To be fair, integration does bring some benefits. What I do like is the ease with which I can open up the phone’s images on the big screen. You also get to read your SMSes on it, without having to separately sync the services.
What about more powerful apps such as Photoshop, or indeed any Windows PC (Win32) app? Microsoft’s operating system doesn’t do those for now, so HP has to offer its own Workspace virtual desktop environment to run them. You have to pay separately for this though, with prices starting at US$49 a user a month.
As you’d imagine, the costs can stack up if you need to run your regular PC apps that are not supported with devices like the Elite x3. That may get you asking why you are jumping through loops to avoid buying a regular Windows PC, to begin with.

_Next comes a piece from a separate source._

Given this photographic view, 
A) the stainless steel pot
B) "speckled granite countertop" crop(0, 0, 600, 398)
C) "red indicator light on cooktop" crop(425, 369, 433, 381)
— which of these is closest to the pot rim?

I see the main selling point for the Elite x3 as security. Restricting the number of apps that users can run is easier here than on a full-fledged Windows PC, so the Elite x3, with its reliance on the Net, is a convenient all-in-one offer for some businesses.
The question is whether users will buy in. The impact on performance cannot be easily ignored – a PC is still more powerful and the lack of native apps on Windows 10 Mobile may make users less productive on the road.
There’s no denying HP did a great job with the hardware, making the Elite x3 attractive to the BYOD (bring-your-own-device) crowd. However, the software’s limitations and cost could keep many users and their IT teams away.
Perhaps companies that already use Windows mobile devices, say, to stock-take in a warehouse might find the integration useful. Those who want a Windows-light mobile device might see the lap dock as a handy extension.
However, asking PC users to switch to the Elite x3 and Continuum is asking them to downgrade to a PC-light experience. It’d be hard to accept.